The history of Corfu
The history of Corfu island is very long & tumultuous, as many different cultures & nations sought to capture the island as their own. Their influence can be seen in every aspect of present day Corfu, from its physical appearance & historical monuments to its inhabitants’ disposition & the local cuisine.
The First Era of Venetian Rule
In 1204, the Venetians laid claim to Corfu (Kerkyra) after the conquest of the Byzantine Empire by the 4th Crusade. In 1214, the island was recaptured by Michael I Aggelos Komninos, Despot of Epirus, who restored the old privileges of the inhabitants and reinforced the island’s fortifications until 1258-1259, when the region was ceded by Duke Michael II to his son in law Manfred.

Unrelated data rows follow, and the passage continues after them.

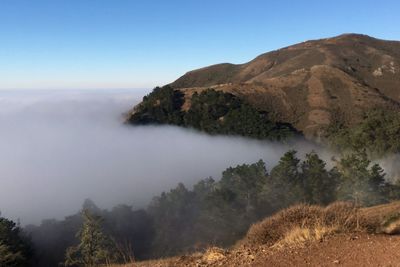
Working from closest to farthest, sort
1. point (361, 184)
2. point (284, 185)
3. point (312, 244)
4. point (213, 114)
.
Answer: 1. point (312, 244)
2. point (361, 184)
3. point (284, 185)
4. point (213, 114)

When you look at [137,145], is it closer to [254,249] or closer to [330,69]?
[330,69]

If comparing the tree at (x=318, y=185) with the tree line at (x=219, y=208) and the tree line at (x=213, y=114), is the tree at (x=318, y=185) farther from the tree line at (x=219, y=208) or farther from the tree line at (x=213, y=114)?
the tree line at (x=213, y=114)

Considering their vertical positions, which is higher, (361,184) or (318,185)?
(361,184)

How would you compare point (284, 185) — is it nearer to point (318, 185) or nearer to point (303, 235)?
point (318, 185)

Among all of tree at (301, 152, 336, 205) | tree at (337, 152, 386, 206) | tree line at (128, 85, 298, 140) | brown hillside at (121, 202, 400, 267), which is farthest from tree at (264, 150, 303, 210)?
tree line at (128, 85, 298, 140)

The battle of Beneventum and the Treaty of Viterbo resulted in the transfer of the island to Charles I of Anjou for the next 120 years. Charles I of Anjou had many anti-orthodox feelings and replaced the Orthodox churches with Catholic churches. More and more people were gathering in the basin between the two hills, seeking protection and refuge. It was during this time that the Old Fortress was constructed.
In the second half of the 14th century, the island once more sought the protection of Venice, which bought the island from Naples and undertook to defend it for the next 412 years.
The Venetian administration was carried out by short-term members of a council that was appointed by Venice. During this period the Byzantine fortifications were further reinforced. The island was besieged by Turkish forces in 1537. Many acres of cultivated land were destroyed and at least 20,000 inhabitants were killed. The island though, was not captured due to its great defence.